Puff pastry (purchased) approximatley 4 ounces weight for each pot pie

  • 1 egg
  • 2 tablespoons milk

Beat egg and milk together and reserve for egg wash. Roll out puff pastry on a clean lightly floured surface. Roll puff pastry to quarter inch thick. Place the individual baking dishes (such as small au gratin or casserole dishes (must be oven proof) you will be using to serve the pot pie in over the rolled out pastry dough. Using a small knife trace the top of the dish. Place on a sheet pan and cut a little slit in the center of each pastry. Place in the freezer for 20 minutes. Pull from the freezer and brush with an egg wash. Place the chilled pastry in the oven at 350 degrees F. and bake approximately 12 minutes until golden brown. 

To serve:

Fill individual serving dishes (such as au gratin or casserole dish) with hot pot pie mixture. Top with baked pastry. Serve hot.



Margo Engberg

Margo Engberg

Owner of PinkaBella Cupcakes, stores throughout King and Snohomish counties

Go-to dessert: Cake, natch

Her story: Engberg runs a four-kid household and a five-store operation. “My kids never get tired of cake,” she says. But a little creativity doesn’t hurt. Leftover cake can be a welcome dessert alone. Reshape it into cake balls, cake pops, cubes for fondue, or layered into individual parfaits — and it looks brand-new.
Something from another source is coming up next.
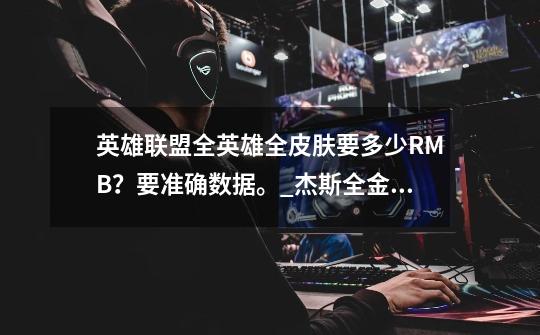 英雄联盟全英雄全皮肤要多少RMB？要准确数据。_杰斯全金属狂潮皮肤多少钱-第1张-游戏资讯-龙启网络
Picture a trifle: layers of cake, fruit and custard. Now imagine it portioned into little cups for school or ready for an afternoon snack. Now that’s a treat.

Recipe: Margo Engberg's cupcake trifle

Ingredients:

  • 1 parfait cup with lid ... can use Tupperware for this
  • 1 full-size cupcake sliced in half
  • custard or whipped cream
  • berry filling, jam or fresh cut berries
  • frosting
  • sprinkles

In bottom of parfait container, layer 1 tablespoon of berries, jam, or fresh berries; 1 tablespoon whipped cream or custard, one slice of the cupcake and 1 tablespoon of frosting. Repeat and finish with sprinkles.

This can be done with any flavor of cake and using other fruits, puddings, custards, peanut butter, etc. Be creative and make up your own! 


Holly Smith

Chef and owner, Café Juanita, Kirkland

Go-to meal: Homemade soup for dinner, paired with salad and sides for lunch

Her story: “In the fall and winter, a hearty soup and salad is a fast and favorite meal,” whether you make your own stock or buy the boxed (preferably organic) variety, Smith said. Throw in parmesan rinds to enrich the flavor; at Smith’s house, soup staples include chickpeas, carrots, garlic, kale or spinach and fresh herbs. The next day, combine the soup with a salad of kale, apples, and balsamic vinaigrette, or romaine and anchovy vinaigrette and parmesan.

Kid-friendly tip: Smith likes to send her fifth-grader to school with a variety of items — often a salad, along with a protein, a fruit, maybe “something pickled.” But the busy working mom, after too many days without a trip to the grocery store, sometimes tosses “an odd assortment of foods into the bag,” too. If the priority for [your kids] is being there for them, then it can come in many ways,” Smith said. “Cutting each other some slack is probably the best lesson ever!"